Since the Columbia River Treaty Conference last May at Gonzaga University, 21 religious and indigenous leaders representing nearly all tribes and First Nations in the Columbia Basin sent a letter to Canadian Prime Minister Harper and U.S. President Obama requesting that the treaty be modernized based on principles of justice and stewardship, John said.

Bishop Martin Wells said the Eastern Washington Idaho Synod of the Evangelical Lutheran Church in America that he serves covers the same territory as the Columbia River watershed.  He feels a call to share his sense of responsibility among his constituents and ecumenical partners.

He told of the power of stories and his own experience of seeing the Kenai River in Alaska teeming with salmon.
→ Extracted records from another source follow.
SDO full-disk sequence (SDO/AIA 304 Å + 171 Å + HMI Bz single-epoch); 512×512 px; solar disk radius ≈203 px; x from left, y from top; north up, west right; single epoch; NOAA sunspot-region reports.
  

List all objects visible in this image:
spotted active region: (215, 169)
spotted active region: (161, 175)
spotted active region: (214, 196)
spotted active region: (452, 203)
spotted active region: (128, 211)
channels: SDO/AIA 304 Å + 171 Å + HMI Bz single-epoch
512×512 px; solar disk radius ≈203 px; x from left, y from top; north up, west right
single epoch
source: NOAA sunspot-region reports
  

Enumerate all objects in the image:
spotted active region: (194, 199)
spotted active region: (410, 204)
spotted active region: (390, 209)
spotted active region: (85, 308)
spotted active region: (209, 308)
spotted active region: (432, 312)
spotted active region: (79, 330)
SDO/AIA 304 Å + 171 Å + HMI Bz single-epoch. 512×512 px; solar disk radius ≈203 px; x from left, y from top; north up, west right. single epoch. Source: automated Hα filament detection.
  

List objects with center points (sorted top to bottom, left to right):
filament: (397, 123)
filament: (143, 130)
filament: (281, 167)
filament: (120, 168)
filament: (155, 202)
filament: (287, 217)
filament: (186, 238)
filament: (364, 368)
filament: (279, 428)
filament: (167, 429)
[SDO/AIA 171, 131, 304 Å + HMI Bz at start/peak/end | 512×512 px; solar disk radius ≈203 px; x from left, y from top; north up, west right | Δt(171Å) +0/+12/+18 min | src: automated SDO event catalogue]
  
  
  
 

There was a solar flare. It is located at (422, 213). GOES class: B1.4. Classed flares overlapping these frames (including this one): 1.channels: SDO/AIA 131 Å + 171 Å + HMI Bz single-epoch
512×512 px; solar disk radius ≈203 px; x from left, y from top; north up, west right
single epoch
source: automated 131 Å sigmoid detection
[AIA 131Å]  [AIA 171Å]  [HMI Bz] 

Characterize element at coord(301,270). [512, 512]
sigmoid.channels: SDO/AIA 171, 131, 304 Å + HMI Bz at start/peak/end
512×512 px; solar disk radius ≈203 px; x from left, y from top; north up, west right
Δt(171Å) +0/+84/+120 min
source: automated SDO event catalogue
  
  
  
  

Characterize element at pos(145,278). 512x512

“Stewardship is the language we use in the Christian community to talk of our responsibility for creation,” he said.  “Scriptures have stories of water and of stewardship for a gift that has been given to us.

“The gift of water has been entrusted to us.  We are to treat water as a treasure that is basic to life itself.  Our bodies are 80 percent water.  We are walking columns of water,” Martin said.

He has signed the Pastoral Letter on the Columbia River Watershed and joined other Northwest religious leaders in signing a letter of apology to the region’s tribes for the way settlers decimated tribal lands.  He and other religious leaders also signed a document expressing opposition to coal transport and export, especially at Cherry Point, a sacred area for Lummi Indians.

With the renegotiation of the Columbia River Treaty, he believes it’s possible to consider more than flood control and power production.

Another tool, he said is the Public Trust Doctrine, which says natural resources belong to the public, so public rights take precedence over private rights.

“As Christians, we share aesthetic and sacred values of the rivers as the tribes’ land.  We have a sacred trust to be stewards,” Martin said.  “The Catholic letter gives a beginning place for dealing with the public trust and the need not to allow political influences to privatize the river.”

Since the Gonzaga conference, UCUT has taken a lead on the effort to restore salmon, said John.

“Your opinion matters,” Matt added, inviting people to go to the UCUT website and comment.  “We hope to keep our voices heard with the U.S. State Department, which is not letting us in to the renegotiation process yet.”